3.1 first handshake 19
The packet segment captured by Wireshark for the first handshake of the TCP connection is as follows:
Figure 6 TCP connection to the first handshake instance
Here we mainly select several fields for analysis:
Flag field. SYN = 1 and ACK = 0 indicate that this data segment is not used.Tape.
How does the maximum message segment length (MMS) reach 1460? the physical characteristics of the link layer over Ethernet determine that the data frame length is 1500 (MTU, the maximum transmission unit ), 1460 = 1500-20 (IP header length)-20 (TCP Header length ). Do not be confused by the 32-byte length of the first part of the message. This is only the connection process. For the relationship between MSs and MTU, see [2]:
Figure 7 relationship between MSs and MTU
The NOP field can be filled with less than 4 multiples of bytes, or separated as options. Three NOP fields appear in the text segment. For specific functions, see:
Figure 8 NOP field of TCP Packets
3.3 second handshake 21
When the server responds to the TCP packet segment of the client, the confirmation number is 1. SYN = 1 and ACK = 1 indicate that the connection response token carries a confirmation. The Wireshark capture group is as follows:
Figure 9 TCP connection second handshake instance
Why is MSS 1452 instead of 1460? This is because pppoe (point-to-point over Ethernet) enables Ethernet hosts to connect to a non-existent Access Concentrator through a simple bridging device [3]) for dial-up Internet access, the ppop header is 8 bytes, so the MTU of pppoe is 1492, And the MSS is 1492-40 = 1452.

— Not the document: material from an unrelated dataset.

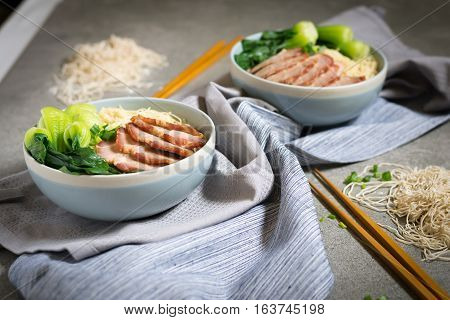Delicious Egg Noodle With Red Pork And Vegetable In Bowl Decoration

What is the MSS for data transmission after a TCP connection is established? 1460 or 1452 or 536? My understanding is that the default value is 536. Is that correct? Please advise!
3.4 Third handshake 22
The message segment of the client server again. At this time, the serial number and the validation number are both 1 and there is no option field. The group information captured by Wireshark is as follows:
Figure 10 TCP connection to the third handshake instance
It is worth noting that the window expansion size negotiation fails, so the window will not be expanded, that is, the maximum window size is 65535.
In this case, the TCP connection is established :-)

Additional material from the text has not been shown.